Samsara (Lois Patiño)

Samsara de Lois Patiño representa un logro no solo para nuestro cine, sino para el cine en su totalidad. La nueva película del director gallego tiene como punto de partida el concepto de la nada o lo invisible, similar a la intención que tuvo Gustave Flaubert en su época, aunque nunca se atrevió a terminar el proyecto.

Lois Patiño, a pesar de contar con recursos modestos, como es común en el cine más cuidado, radical y libre de nuestro país, muestra valentía en su puesta en escena, tal como ha expuesto en sus trabajos anteriores. Por ejemplo, en su último cortometraje, El sembrador de estrellas, se filma a partir de los reflejos en el agua de las noches de Tokio y, aunque no explícitamente, sirve como punto de partida y referencia para su nueva película, ya que se intuyen unas intenciones similares en su trasfondo.

Samsara se estructura en tres partes aparentemente inconexas, pero con el propósito de explorar el concepto de lo invisible o inmanente. Y, claro está, como bien sabemos, no es posible trabajarlo sobre la imagen, pues son de naturalezas distintas, pero aun así el director nos convence en su trasfondo y puesta en escena.

La primera, ambientada en el sudeste asiático y con un tono más narrativo, comienza en una aldea donde una anciana está a punto de fallecer. Según la tradición local, antes de su muerte, debe leer el Libro tibetano de los muertos. Lo curioso es que no puede hacerlo ella misma, sino que siempre debe ser otra persona, ya que el valor de la alteridad sigue siendo hegemónico en ciertas culturas. Aunque en la nuestra se haya perdido desde hace tiempo.

La película continúa esta historia en su primer segmento. Sin embargo, tras el fallecimiento de la protagonista, donde se esperaría una ruptura, se abre otra brecha aún más profunda que la propiamente narrativa. Lo que sigue es el tránsito de reencarnación de la anciana en una segunda parte con un formato que, hasta ahora, nunca se había visto en la gran pantalla por su capacidad expresiva, pero a partir de su propia anulabilidad.

Es decir, en la película, al igual que en Persona de Ingmar Bergman, la pantalla se quiebra, queda herida y muerta. Esta se queda a oscuras y se nos pide como espectadores que cerremos los ojos. El hilo narrativo desaparece y la cuarta pared se abre, no solo a través de una mirada, tal y como hasta ahora estábamos acostumbrados, sino mediante una conciencia organizadora, como si se tratara de un demiurgo.

Y a partir de entonces, con los párpados cerrados, comienza un viaje de más de un cuarto de hora, psicoactivo, en el que entendemos que, al igual que la anciana, seguimos el viaje de su alma. Diferentes colores nos envuelven, sonidos primitivos, rítmicos y tribales nos transportan de un rincón de nuestra conciencia a otro. Como si nos hablara un chamán, poco a poco, y tras el mareo inicial, comprendemos con cierta claridad no solo la historia de la película, sino también la naturaleza del cine.
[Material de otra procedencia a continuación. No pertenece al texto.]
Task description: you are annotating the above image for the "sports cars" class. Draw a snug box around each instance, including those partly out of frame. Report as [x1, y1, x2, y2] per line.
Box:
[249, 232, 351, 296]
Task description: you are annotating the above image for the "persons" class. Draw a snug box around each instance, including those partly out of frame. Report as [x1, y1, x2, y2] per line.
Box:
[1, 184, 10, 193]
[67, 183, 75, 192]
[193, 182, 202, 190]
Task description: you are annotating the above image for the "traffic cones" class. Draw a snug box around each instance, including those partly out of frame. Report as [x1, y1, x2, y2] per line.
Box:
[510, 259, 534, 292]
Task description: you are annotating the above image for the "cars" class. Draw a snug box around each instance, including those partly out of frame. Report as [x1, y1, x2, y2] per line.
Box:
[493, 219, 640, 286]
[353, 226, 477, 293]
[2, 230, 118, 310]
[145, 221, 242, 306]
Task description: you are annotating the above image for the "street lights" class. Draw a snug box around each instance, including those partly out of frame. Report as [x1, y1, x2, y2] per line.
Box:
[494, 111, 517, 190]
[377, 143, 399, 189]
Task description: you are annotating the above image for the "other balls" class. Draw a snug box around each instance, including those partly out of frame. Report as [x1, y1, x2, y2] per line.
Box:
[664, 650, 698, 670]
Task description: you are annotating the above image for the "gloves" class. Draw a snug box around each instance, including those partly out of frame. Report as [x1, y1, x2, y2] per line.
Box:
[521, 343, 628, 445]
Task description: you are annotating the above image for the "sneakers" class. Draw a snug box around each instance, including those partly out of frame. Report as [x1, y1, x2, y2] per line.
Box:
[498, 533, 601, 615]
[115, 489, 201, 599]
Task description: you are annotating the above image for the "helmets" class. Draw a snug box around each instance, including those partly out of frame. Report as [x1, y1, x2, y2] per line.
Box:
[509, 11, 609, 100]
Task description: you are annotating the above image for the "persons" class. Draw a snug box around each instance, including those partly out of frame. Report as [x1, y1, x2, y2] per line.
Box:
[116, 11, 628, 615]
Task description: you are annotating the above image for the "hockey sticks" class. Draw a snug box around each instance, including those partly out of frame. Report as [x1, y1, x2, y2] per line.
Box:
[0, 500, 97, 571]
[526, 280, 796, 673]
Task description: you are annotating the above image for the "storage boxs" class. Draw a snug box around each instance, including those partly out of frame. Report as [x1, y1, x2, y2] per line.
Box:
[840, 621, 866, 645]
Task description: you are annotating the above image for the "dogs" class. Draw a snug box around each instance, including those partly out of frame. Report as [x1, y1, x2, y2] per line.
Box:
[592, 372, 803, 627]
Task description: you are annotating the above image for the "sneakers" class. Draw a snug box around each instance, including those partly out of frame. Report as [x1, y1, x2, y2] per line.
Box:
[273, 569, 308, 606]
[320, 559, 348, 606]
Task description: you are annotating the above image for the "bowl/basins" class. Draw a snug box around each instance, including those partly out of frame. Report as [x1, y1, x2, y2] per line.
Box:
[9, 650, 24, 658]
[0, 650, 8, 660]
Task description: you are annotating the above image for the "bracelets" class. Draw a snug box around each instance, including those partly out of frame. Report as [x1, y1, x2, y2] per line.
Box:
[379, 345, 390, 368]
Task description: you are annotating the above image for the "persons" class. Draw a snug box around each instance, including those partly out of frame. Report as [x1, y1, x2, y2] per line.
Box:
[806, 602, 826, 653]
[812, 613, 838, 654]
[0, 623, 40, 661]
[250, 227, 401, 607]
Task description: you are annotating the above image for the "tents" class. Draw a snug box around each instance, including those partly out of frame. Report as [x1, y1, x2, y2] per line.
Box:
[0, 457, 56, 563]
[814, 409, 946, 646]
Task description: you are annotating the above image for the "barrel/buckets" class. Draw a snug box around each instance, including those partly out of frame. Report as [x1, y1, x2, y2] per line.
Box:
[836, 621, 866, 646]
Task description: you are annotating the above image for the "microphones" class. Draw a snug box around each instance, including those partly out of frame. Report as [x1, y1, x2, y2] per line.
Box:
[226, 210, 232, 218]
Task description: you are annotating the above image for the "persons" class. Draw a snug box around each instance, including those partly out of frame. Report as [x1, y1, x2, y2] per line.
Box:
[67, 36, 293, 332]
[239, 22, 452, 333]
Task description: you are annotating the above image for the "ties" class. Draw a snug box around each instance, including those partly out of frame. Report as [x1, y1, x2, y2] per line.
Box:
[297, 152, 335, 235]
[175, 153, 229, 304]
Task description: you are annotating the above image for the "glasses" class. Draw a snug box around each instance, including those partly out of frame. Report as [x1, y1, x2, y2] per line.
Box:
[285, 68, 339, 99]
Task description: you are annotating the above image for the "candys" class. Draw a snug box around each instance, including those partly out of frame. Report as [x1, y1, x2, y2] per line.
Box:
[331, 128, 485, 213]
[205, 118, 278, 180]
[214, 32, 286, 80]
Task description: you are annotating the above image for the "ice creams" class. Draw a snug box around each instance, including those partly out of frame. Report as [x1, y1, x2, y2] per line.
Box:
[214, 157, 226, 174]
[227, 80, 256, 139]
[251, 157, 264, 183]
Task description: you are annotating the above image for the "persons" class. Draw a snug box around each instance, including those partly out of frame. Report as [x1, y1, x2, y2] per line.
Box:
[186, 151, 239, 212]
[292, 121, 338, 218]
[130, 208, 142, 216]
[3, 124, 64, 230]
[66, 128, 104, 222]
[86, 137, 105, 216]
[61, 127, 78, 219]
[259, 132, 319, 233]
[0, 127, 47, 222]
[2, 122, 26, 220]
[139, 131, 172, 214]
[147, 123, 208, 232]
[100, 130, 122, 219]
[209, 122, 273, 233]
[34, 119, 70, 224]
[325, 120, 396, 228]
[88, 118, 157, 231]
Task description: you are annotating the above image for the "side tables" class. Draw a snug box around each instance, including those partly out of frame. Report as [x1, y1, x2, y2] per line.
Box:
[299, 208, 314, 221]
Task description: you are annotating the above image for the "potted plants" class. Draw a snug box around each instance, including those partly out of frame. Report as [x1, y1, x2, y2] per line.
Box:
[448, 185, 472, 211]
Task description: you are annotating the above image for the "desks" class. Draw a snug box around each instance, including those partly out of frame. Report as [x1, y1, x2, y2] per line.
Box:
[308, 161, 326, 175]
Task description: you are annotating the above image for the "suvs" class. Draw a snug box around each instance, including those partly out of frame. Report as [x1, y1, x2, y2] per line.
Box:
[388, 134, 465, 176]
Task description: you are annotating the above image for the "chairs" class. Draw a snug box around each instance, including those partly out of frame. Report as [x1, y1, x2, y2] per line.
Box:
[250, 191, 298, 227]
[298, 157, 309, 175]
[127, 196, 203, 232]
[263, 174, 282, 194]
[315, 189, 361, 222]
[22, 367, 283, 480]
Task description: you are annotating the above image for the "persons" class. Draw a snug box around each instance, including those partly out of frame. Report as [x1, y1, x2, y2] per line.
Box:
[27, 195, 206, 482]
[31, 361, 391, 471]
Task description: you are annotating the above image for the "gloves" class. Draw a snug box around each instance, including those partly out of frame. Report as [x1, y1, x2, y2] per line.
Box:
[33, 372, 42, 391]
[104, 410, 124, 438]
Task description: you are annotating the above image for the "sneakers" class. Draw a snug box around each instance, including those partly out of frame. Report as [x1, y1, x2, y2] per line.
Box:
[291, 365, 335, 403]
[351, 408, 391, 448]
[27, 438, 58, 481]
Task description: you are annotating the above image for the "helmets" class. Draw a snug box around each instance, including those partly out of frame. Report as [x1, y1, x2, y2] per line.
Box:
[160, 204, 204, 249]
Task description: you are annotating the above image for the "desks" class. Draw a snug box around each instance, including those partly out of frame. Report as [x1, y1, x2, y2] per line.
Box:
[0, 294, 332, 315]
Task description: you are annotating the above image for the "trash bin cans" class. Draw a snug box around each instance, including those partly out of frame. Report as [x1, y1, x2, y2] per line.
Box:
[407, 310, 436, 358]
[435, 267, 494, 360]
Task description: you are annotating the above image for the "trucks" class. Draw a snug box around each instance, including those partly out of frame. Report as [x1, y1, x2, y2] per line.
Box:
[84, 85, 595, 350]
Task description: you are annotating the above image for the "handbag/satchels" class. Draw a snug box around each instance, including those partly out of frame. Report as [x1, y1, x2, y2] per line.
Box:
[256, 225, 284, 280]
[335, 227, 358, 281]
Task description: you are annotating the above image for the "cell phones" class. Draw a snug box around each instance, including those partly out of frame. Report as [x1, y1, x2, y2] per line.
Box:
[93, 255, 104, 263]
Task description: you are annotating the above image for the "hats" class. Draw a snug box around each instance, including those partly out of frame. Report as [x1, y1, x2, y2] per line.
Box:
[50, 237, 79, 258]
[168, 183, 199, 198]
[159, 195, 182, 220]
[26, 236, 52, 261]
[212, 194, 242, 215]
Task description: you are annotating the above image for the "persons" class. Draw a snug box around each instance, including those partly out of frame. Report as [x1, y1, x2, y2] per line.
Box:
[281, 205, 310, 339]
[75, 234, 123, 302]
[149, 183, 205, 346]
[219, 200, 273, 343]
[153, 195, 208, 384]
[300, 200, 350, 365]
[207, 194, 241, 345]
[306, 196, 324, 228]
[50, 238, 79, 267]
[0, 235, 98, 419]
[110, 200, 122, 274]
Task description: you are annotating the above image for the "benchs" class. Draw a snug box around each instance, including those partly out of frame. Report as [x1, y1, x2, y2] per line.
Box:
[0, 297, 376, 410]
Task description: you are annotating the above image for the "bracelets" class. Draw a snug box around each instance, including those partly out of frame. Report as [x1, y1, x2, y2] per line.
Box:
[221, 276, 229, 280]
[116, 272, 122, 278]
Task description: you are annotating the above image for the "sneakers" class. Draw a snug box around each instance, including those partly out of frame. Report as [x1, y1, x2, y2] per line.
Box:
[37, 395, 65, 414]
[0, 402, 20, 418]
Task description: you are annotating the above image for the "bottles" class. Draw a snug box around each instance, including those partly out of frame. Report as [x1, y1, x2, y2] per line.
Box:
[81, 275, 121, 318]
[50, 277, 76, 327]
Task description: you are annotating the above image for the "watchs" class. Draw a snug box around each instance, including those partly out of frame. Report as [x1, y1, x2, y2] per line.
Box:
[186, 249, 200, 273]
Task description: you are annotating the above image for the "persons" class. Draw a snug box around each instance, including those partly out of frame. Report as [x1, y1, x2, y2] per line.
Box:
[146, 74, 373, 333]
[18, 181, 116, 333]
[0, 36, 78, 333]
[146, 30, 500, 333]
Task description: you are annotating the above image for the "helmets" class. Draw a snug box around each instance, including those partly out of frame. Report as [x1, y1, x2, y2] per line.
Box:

El último tramo, inesperado, nos sumerge en el corazón de la humanidad, llevándonos de regreso al continente olvidado del que todos provenimos, gracias a la visión de Patiño, específicamente en Zanzíbar y en una comunidad de mujeres dedicadas al cultivo de algas. Aunque al principio parezca que el alma de la anciana ha sido reencarnada en el cuerpo de una niña, al final comprendemos que lo ha hecho en el cuerpo de una pequeña y delgada cabra. La película busca la unidad y la universalidad, instándonos a trascender el antropocentrismo y contemplar el mundo como un solo punto donde todo converge. No hay diferencias, solo la unidad descrita por los antiguos pitagóricos, olvidada en la actual pluralidad fantasmagórica.

Aunque las tres partes difieren narrativamente, también lo hacen en su puesta en escena y estilo de filmación. Mientras que la primera tiene una tonalidad más acuática, como si hubiera una débil bruma en la imagen, la segunda carece de ella y la tercera es áspera y seca, como el paisaje en el que se graba. Y no es una casualidad, pues el director gallego filma junto a dos directores para marcar aún más la apuesta.

Lois Patiño, desde su trabajo en Costa da Morte hasta sus obras más recientes, se ha establecido como uno de los referentes más destacados de nuestro cine. Se acerca a un nivel de virtuosismo metacinematográfico similar al del maestro Víctor Erice, aunque con diferencias en su forma de expresión, por supuesto. Se augura que, al igual que el director vasco, Lois Patiño será uno de los directores más destacados de nuestra historia cinematográfica en el futuro, si es que no lo es ya en nuestro presente. Su estilo, forma y puesta en escena, radicalidad y mensaje son necesarios ahora más que nunca.